Operator targeting $\ell^2$-direct sum of Hilbert spaces continuous if all its projections are continuous?

Question

Let $(U, \|\cdot\|_U)$ be a Banach space, $(H_k, \|\cdot\|_k)_{k\in\mathbb{N}}$ be a sequence of Hilbert spaces and denote by

$$\tag{1}H:=\bigoplus_{k=1}^\infty H_k \equiv \left\{h=(h_k)\ \middle| \ h_k \in H_k, \,\forall k\in\mathbb{N} \quad \text{and} \quad \|h\|_H^2:=\sum_{k=1}^\infty\|h_k\|_k^2 < \infty \right\}$$

the $\ell^2$-direct sum of these spaces (which is known to be a Hilbert space itself).
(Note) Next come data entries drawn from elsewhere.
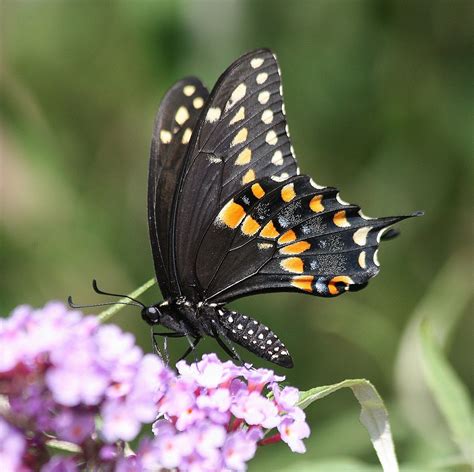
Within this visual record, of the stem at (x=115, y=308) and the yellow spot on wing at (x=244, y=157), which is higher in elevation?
the yellow spot on wing at (x=244, y=157)

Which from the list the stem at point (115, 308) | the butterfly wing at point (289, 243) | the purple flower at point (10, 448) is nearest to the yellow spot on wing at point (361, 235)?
the butterfly wing at point (289, 243)

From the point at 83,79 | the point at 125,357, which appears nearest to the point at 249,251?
the point at 125,357

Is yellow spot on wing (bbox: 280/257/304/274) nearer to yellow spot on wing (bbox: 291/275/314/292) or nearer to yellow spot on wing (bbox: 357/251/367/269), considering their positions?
yellow spot on wing (bbox: 291/275/314/292)

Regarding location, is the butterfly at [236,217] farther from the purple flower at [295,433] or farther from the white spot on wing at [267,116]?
the purple flower at [295,433]

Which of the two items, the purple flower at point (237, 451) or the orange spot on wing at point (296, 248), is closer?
the purple flower at point (237, 451)

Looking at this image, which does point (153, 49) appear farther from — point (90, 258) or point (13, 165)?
point (13, 165)

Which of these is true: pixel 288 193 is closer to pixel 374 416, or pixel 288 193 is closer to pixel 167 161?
pixel 167 161

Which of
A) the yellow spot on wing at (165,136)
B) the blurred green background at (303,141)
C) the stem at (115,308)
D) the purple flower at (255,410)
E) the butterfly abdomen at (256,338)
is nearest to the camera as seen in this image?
the purple flower at (255,410)

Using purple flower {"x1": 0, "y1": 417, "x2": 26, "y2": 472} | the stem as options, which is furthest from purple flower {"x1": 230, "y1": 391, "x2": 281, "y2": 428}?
purple flower {"x1": 0, "y1": 417, "x2": 26, "y2": 472}
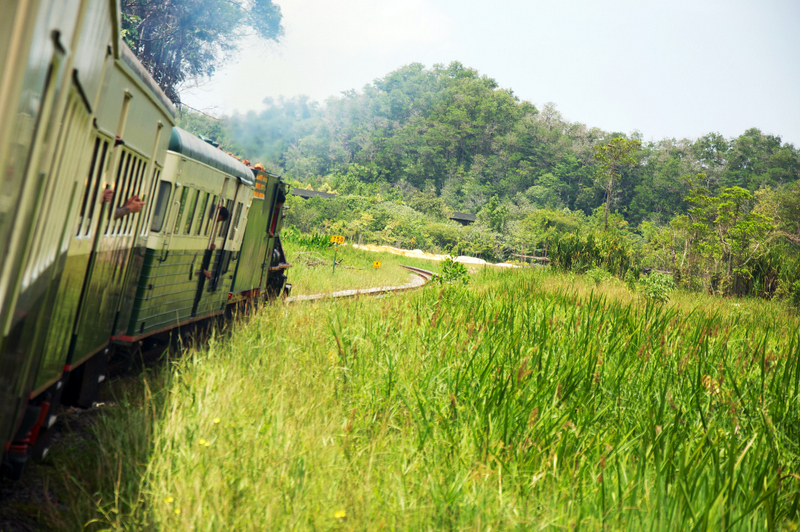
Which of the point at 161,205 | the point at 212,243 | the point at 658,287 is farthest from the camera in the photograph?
the point at 658,287

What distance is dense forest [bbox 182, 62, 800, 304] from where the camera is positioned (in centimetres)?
2416

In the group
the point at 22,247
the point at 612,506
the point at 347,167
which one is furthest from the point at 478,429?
the point at 347,167

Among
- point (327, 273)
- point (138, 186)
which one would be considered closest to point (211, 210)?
point (138, 186)

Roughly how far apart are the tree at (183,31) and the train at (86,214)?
13779mm

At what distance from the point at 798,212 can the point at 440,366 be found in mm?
50857

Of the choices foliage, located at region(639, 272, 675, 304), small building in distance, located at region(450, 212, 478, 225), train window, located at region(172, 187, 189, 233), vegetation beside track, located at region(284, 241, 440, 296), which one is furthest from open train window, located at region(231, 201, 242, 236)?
small building in distance, located at region(450, 212, 478, 225)

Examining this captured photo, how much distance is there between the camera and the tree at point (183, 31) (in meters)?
19.3

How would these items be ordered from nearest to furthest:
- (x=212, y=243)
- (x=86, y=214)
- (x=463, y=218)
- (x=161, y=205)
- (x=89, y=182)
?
(x=89, y=182) → (x=86, y=214) → (x=161, y=205) → (x=212, y=243) → (x=463, y=218)

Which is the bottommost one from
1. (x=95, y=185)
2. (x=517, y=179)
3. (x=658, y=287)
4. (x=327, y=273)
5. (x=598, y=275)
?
(x=327, y=273)

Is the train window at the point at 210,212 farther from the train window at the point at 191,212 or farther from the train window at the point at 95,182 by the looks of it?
the train window at the point at 95,182

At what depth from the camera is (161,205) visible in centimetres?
562

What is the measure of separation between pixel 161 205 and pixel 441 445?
11.3ft

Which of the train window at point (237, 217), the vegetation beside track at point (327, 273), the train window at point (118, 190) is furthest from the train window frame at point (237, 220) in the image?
the vegetation beside track at point (327, 273)

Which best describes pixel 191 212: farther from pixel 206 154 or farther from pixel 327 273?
pixel 327 273
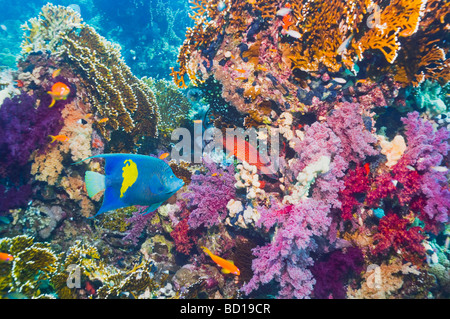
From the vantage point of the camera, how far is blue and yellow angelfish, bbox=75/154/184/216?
177 cm

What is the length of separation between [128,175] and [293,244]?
7.51ft

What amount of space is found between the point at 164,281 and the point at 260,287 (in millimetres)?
1685

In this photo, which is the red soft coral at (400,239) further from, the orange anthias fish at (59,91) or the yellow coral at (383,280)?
the orange anthias fish at (59,91)

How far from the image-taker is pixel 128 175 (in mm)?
1826

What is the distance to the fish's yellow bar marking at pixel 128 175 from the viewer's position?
182 cm

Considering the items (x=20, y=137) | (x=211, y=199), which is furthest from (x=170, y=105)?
(x=211, y=199)

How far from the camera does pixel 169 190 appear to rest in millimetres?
1936

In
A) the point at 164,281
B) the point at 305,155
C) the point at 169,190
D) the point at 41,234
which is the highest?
the point at 305,155

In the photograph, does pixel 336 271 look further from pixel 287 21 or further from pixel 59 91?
pixel 59 91

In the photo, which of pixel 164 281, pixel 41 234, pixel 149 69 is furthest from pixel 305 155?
pixel 149 69

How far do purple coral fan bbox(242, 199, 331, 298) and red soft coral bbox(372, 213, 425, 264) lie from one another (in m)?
1.03

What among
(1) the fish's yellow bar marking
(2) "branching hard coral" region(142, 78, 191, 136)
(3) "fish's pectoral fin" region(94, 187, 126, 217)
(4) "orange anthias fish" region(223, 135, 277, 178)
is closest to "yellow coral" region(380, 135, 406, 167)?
(4) "orange anthias fish" region(223, 135, 277, 178)

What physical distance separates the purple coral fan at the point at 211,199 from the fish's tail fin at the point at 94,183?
7.58ft
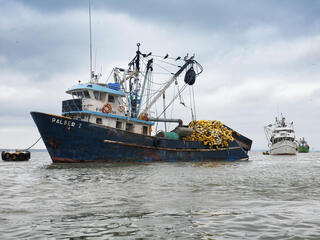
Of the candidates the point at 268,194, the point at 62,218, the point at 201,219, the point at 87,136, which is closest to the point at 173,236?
the point at 201,219

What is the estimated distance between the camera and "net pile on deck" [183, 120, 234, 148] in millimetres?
27312

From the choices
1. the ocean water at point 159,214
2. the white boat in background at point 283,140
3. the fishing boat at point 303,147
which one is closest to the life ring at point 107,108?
the ocean water at point 159,214

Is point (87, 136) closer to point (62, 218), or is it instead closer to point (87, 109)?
point (87, 109)

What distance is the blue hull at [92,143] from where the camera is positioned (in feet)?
62.4

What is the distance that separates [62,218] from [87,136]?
14.9 metres

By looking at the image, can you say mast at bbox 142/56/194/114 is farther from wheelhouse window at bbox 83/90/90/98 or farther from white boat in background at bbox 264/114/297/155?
white boat in background at bbox 264/114/297/155

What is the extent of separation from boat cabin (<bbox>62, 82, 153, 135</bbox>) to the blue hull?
A: 76.0 inches

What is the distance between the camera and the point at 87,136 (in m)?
19.6

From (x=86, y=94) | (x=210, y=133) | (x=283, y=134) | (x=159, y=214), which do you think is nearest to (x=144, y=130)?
(x=86, y=94)

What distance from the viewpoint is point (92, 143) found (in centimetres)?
1989

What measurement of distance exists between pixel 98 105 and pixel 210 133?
11.4m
Let further $\pi_k : H \rightarrow H_k$, $\pi_k((h_k)) := h_k$, be the projection of $H$ onto its $k^{\mathrm{th}}$-component.

Question: Is it true, then, that a (not necessarily linear) map $T : U \rightarrow H$ is $\textit{continuous}$ if its projections

$$\tag{2}T_k := \pi_k\circ T \quad \text{are continuous} \quad \text{for each } \ k\in\mathbb{N}?$$

Remark: If necessary, it may be assumed that each of the $H_k$ are finite-dimensional.
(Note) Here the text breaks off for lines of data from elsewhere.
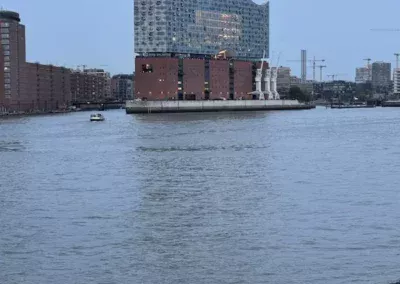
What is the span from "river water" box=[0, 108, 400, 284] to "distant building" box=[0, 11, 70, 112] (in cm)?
8649

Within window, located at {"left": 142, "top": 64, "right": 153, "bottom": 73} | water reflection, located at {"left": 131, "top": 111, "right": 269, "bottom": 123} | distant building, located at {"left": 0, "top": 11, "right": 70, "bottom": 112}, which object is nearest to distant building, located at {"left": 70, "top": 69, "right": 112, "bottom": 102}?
distant building, located at {"left": 0, "top": 11, "right": 70, "bottom": 112}

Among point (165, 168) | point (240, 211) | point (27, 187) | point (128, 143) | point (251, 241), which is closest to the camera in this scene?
point (251, 241)

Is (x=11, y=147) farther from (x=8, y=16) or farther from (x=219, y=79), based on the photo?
(x=8, y=16)

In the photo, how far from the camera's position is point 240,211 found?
12938mm

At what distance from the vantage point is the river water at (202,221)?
8.98 meters

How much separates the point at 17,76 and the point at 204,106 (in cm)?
3033

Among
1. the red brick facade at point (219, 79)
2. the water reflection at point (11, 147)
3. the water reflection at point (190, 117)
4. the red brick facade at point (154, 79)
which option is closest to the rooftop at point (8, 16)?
the red brick facade at point (154, 79)

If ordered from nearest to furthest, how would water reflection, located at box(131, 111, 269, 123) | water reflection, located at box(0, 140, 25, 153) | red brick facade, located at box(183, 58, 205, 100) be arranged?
water reflection, located at box(0, 140, 25, 153)
water reflection, located at box(131, 111, 269, 123)
red brick facade, located at box(183, 58, 205, 100)

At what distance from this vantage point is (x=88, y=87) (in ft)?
576

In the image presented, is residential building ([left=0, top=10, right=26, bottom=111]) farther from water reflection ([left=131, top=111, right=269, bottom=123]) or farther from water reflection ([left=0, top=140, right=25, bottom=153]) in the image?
water reflection ([left=0, top=140, right=25, bottom=153])

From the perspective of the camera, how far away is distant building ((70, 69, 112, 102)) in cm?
16525

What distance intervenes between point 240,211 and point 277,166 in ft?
27.0

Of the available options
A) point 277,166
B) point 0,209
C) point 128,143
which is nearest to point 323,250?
point 0,209

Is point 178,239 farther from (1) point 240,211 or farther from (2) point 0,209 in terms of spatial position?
(2) point 0,209
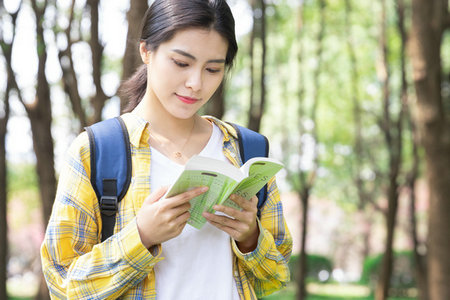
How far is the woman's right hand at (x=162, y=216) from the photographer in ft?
5.94

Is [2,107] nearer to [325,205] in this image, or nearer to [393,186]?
[393,186]

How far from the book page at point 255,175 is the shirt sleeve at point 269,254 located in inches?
6.5

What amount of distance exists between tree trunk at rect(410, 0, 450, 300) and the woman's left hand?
5780mm

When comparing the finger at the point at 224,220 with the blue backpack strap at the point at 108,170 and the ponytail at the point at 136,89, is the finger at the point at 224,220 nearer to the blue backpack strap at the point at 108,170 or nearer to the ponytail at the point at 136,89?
the blue backpack strap at the point at 108,170

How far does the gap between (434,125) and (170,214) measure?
6.08 meters

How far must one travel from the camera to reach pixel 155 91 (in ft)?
6.92

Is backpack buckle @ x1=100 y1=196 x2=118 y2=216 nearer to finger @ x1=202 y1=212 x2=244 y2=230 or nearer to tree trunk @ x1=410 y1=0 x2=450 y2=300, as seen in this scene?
finger @ x1=202 y1=212 x2=244 y2=230

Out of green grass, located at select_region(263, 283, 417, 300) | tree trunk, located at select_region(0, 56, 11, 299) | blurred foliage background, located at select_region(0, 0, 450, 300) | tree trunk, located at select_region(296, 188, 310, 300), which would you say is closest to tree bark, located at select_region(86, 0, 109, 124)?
blurred foliage background, located at select_region(0, 0, 450, 300)

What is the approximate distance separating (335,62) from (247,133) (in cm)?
1719

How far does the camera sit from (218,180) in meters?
1.80

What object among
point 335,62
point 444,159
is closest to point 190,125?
point 444,159

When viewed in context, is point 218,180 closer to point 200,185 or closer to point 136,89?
point 200,185

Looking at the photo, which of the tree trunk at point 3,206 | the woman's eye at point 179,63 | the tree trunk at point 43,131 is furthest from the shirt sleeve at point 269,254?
the tree trunk at point 3,206

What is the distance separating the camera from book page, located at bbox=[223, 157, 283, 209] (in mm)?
1843
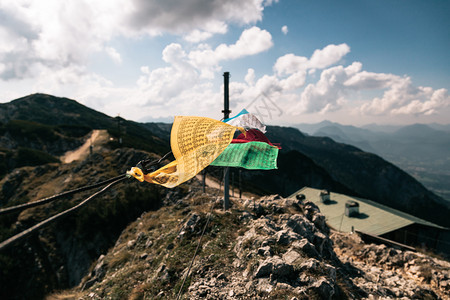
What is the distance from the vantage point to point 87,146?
252 ft

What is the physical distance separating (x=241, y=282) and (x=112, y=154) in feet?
150

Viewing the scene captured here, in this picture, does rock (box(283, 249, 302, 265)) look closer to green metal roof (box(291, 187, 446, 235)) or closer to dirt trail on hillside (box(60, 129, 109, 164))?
green metal roof (box(291, 187, 446, 235))

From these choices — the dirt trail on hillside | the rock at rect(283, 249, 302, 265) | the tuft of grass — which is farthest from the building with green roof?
the dirt trail on hillside

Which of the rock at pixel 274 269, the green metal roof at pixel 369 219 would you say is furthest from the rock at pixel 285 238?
the green metal roof at pixel 369 219

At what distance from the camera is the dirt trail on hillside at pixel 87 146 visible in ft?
232

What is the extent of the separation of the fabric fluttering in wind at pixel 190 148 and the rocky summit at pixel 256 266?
2443 millimetres

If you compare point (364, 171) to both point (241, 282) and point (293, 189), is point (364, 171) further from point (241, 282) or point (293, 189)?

Any references, hints or proofs (or indeed counterexamples) that cover this are appreciated!

(This is not a homework question.)

Answer 1

Here is a counter example: take $U={\mathbb R}$ and $H_k={\mathbb R}$, for all $k$, so that $H=\ell ^2$.

Let $f:{\mathbb R}\to {\mathbb R}$ be the function whose graph is a triangle with vertices $(0,0)$, $(1,1)$, and $(2,0)$, hence vanishing identically on $(-\infty ,0]\cup [2,\infty )$, and consider the map $$ T:U\to H=\ell ^2, $$ given by $$ T(x) = \big (f(x), f(2x), f(3x), \ldots \big ). $$ Then clearly $\pi _k\circ T$ is continuous for all $k$. However $$ \|T(0)-T(1/n)\| = \|T(1/n)\| \geq $$$$ \geq \|\pi _n\big (T(1/n)\big ) )\| = |f(1)| = 1, $$ so $T(1/n)$ does not converge to $T(0)$, hence $T$ is not continuous at 0.